FIGURE 5 Right axillary ultrasound shows two oval, adjacent, very hypoechoic lymph nodes, with no identifiable fatty hila.

FIGURE 6 Another right axillary lymph node shows cortical mantle thickening, effaced hilus, and abnormally increased vascularity. FNA confirmed metastatic disease.
Breast MRI showed multiple intensely enhancing right breast masses, as well as enhancement of the skin (Figures 7, 8, 9, 10, and 11). Systemic staging consisted of positron emission tomography (PET)/CT and enhanced body CT scans. Hypermetabolism was identified in the right breast and axillary lymph nodes, but no evidence of distant metastatic disease was found (Figures 12, 13, 14, 15).

FIGURE 7 Coronal STIR image of the thorax, acquired with the body coil, shows a cluster of small, but asymmetrical, right axillary lymph nodes.

FIGURE 8 Axial STIR MRI shows the right breast to be much larger than the left. The skin is thickened and edematous, and the breast itself shows diffuse increased edema, extending throughout the breast, back to the muscle.

FIGURE 9 Enhanced axial maximal intensity projection view shows multiple intensely enhancing masses in the larger right breast.

FIGURE 10 Enhanced axial, subtracted image of the breasts shows some of the enhancing right masses.
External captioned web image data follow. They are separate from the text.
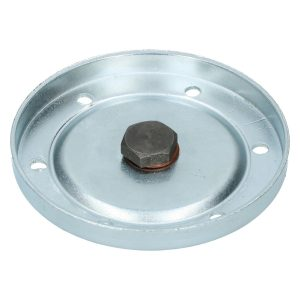Oil sump plate 25-36 hp with drainplug - Engine - Oil circuit - Oil change  - Generic
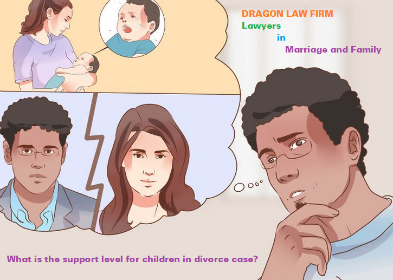 What is support level and methods for divorce case ???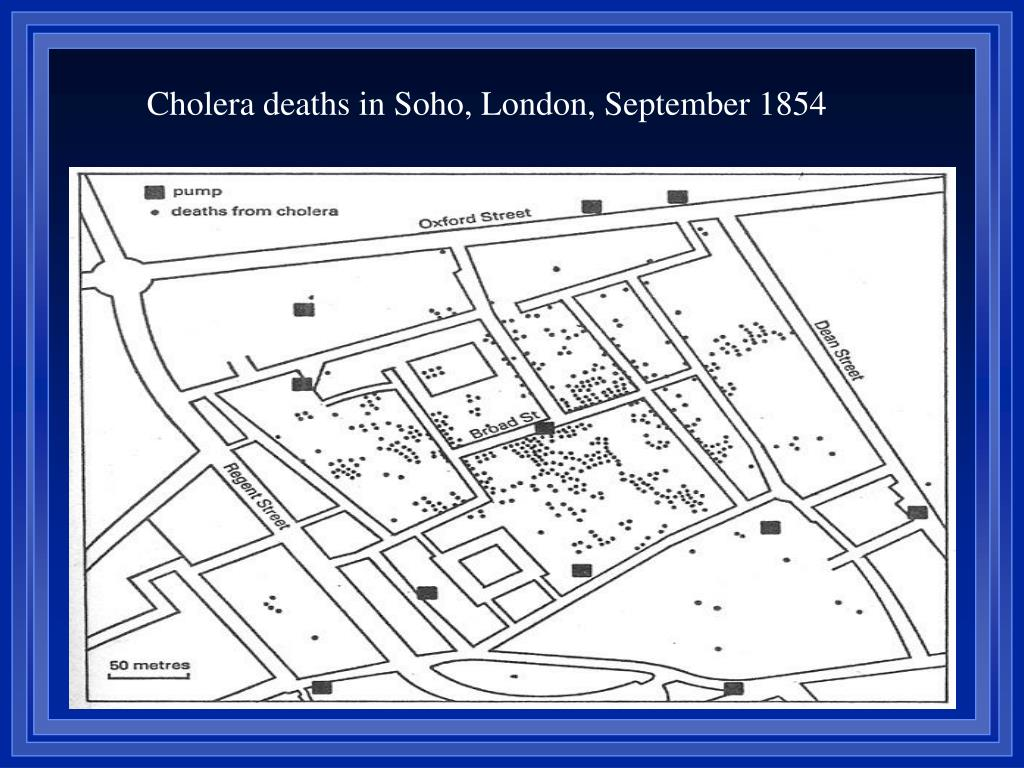 Cholera deaths in Soho, London, September 1854
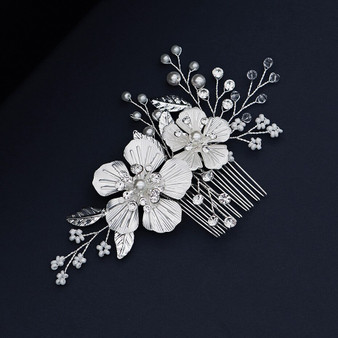 Crystal and Pearl Silver Leaf Flower Bridal Hair Comb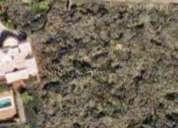 Suelo rustico en venta en tahiche lanzarote las palmas en tahiche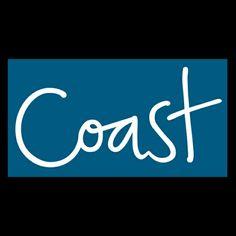 Coast radio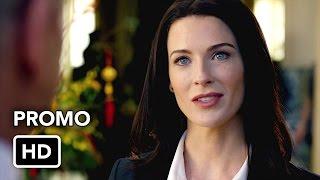 "The Last Ship Season 3 ""Pandemic"" Promo (HD)"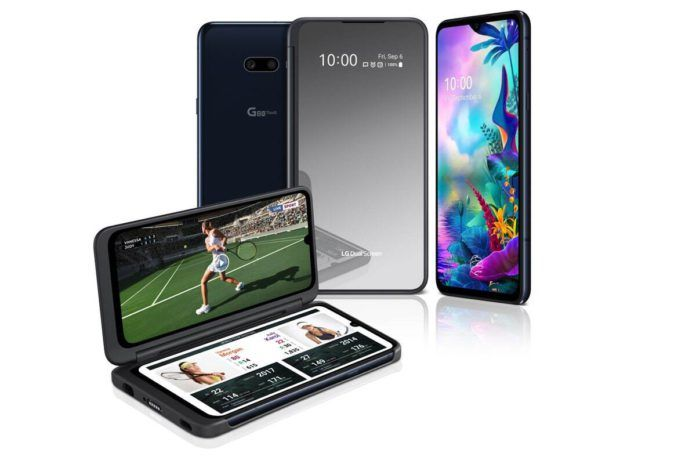 lg g8x thinq featured image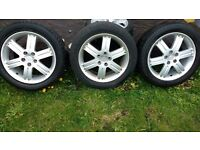 "18"" Alloy wheels Mitsubishi Grandis"
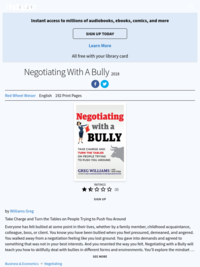 Negotiating with a Bully: Take Charge and Turn the Tables on People Trying to Push You Around | Greg Williams | ebook | 2018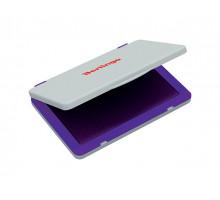 Штемпельная подушка BERLINGO 120х90 мм фиолетовая пластиковая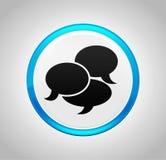 Tecla azul redonda do ícone da conversação ilustração royalty free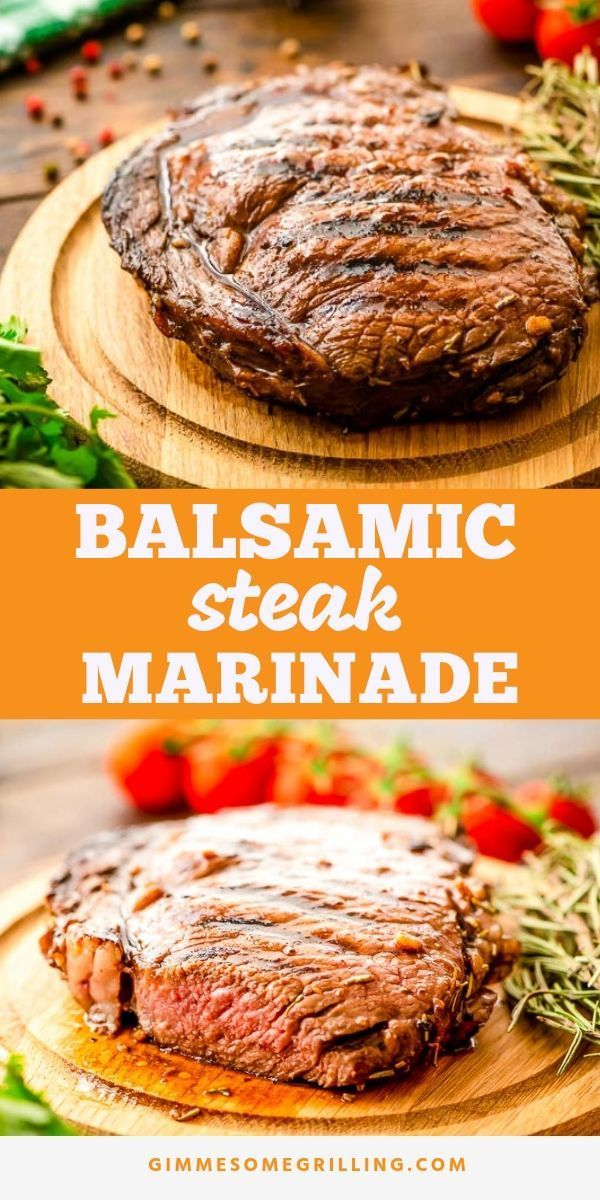 Balsamic Steak Marinade is an easy steak marinade recipe! Simply mix up the ingredients, which are pantry staples, place your steak in the marinade and let it marinade for at least two hours. Then grill it or cook it on the stove top! The result is a steak that's so juicy and delicious! #recipe #steak #grilledsteakmarinades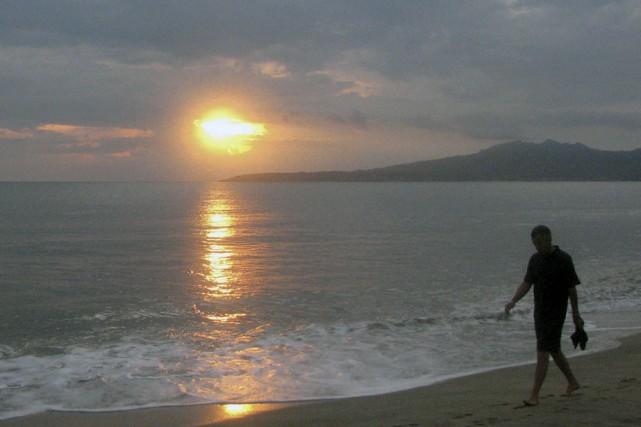 Les voyageurs qui s'envoleront vers Puerto Vallarta cet... (Photo: La Presse)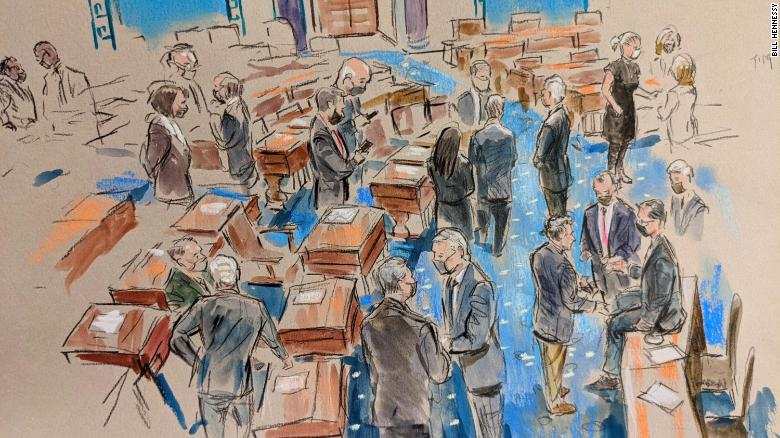 Inside the Senate: Sketches from a dramatic Day 5 of the Trump impeachment trial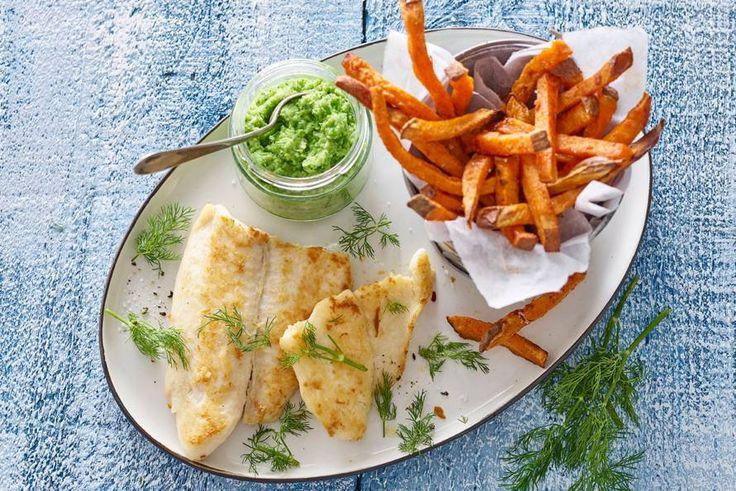 Met friet van zoete aardappel wordt het nog makkelijker om voldoende groente te eten!- Recept - Allerhande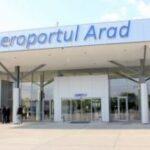 Încă un demers pentru reluarea curselor pe Aeroportul Arad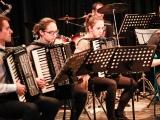 Akordeonový koncert_12
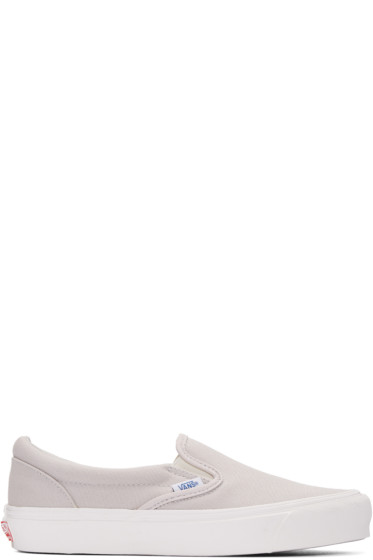 Vans - Grey OG Classic Slip-On Sneakers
The thickened skin can be seen to enhance as well.

FIGURE 11 Kinetic data from the breast MRI, displayed as a color-coded overlay on the breast MRI data (A). A region of interest has been placed, and kinetic data from this is displayed graphically (change in signal intensity versus time) in B. There is a sharp and rapid upstroke, reflecting rapid enhancement, and washout, which correlates with angiogenesis.

FIGURE 12 Axial PET/CT, through the axilla, shows hypermetabolism of a small right axillary lymph node (cursors), suggesting metastatic involvement.
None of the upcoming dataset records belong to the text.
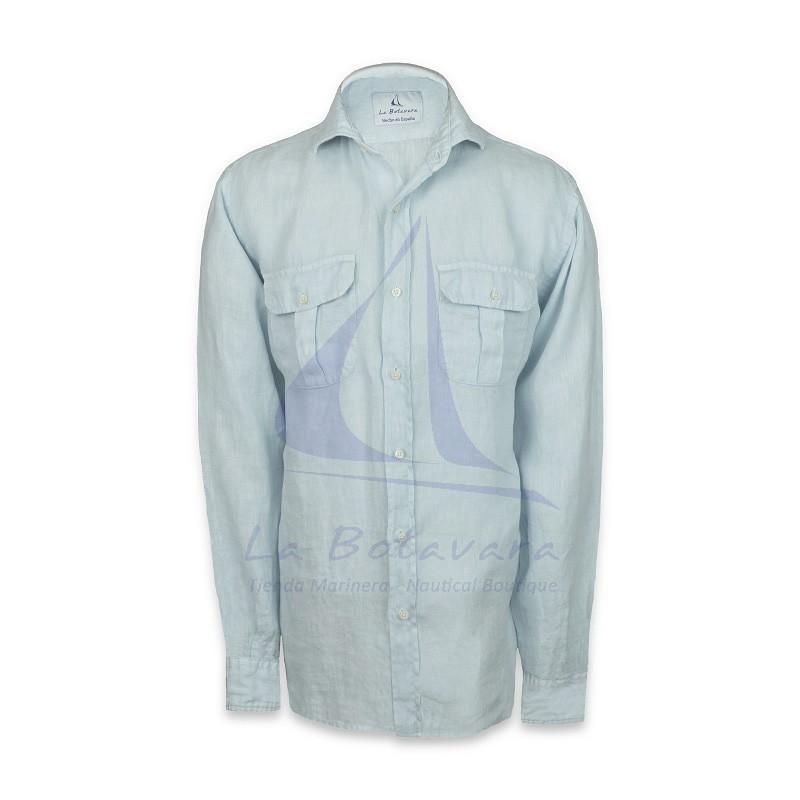 2 Pockets Guayabera linen shirt made in Spain
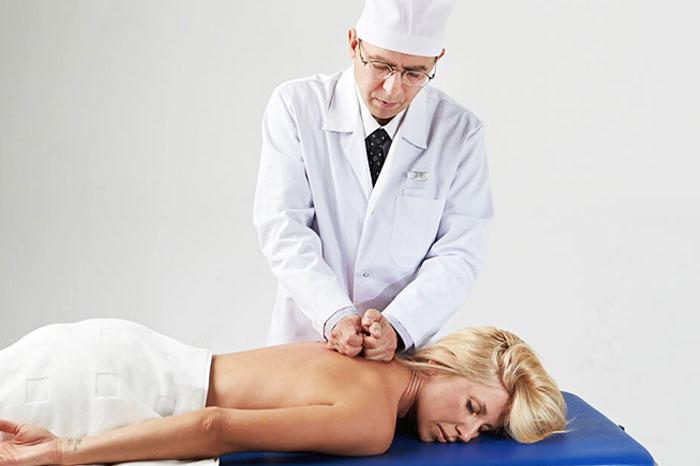Osteokondrose salv kodus Iidse ravi liigeste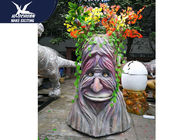 High Simulation Decorative Statue Speech Tree With Colorful Branches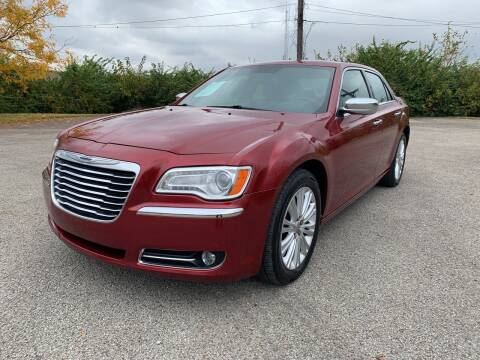 2014 Chrysler 300 for sale at Craven Cars in Louisville KY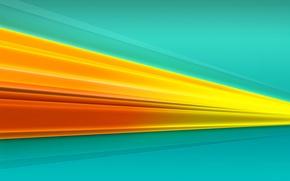 Picture light, line, strip, color, the volume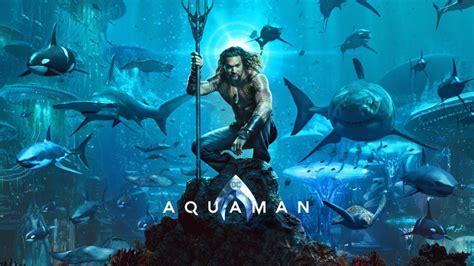 Aquaman 2018 Movie Wallpaper Wallpapersnet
FIGURE 13 Axial PET/CT, through the breasts, shows one of several hypermetabolic masses in the right breast. The entire breast, including the thickened skin, shows mild, generalized increased uptake compared with the left side.

FIGURE 14 Enhanced chest CT image for correlation. The right axilla is filled with asymmetrical, mildly enlarged lymph nodes, and there is diffuse axillary stranding. Although no one of these lymph nodes is markedly enlarged by absolute size criteria, the constellation of findings is highly suspicious, and the stranding is concerning for extranodal extension.

FIGURE 15 Enhanced chest CT images through the breasts (A above B) show multiple small, enhancing right breast masses, corresponding to the MRI and PET, with several small, enhancing right lateral chest wall lymph nodes. Note the skin thickening on the right.
The patient initially declined all conventional therapies and opted against medical advice for a trial of an alternative soy product. After 3 months, she underwent repeat breast MRI and PET/CT to assess her response. The breast MRI showed growth of the multiple breast masses to near confluency (Figures 16 and 17). PET/CT showed progression in the breast and axilla, but no distant metastases. Four cycles of doxorubicin (Adriamycin) and cyclophosphamide (Cytoxan) (AC) neoadjuvant chemotherapy were given, after which the patient underwent a right modified radical mastectomy and axillary lymph node dissection. The mastectomy specimen showed a 5.5-cm IDC with high-grade comedo DCIS and dermal intralymphatic carcinoma. Angiolymphatic invasion was extensive, both peritumoral and distant. The margins showed intralymphatic carcinoma at skin margins. Fourteen out of 14 lymph nodes showed tumor, with extranodal soft tissue extension and involvement of perinodal lymphatic spaces.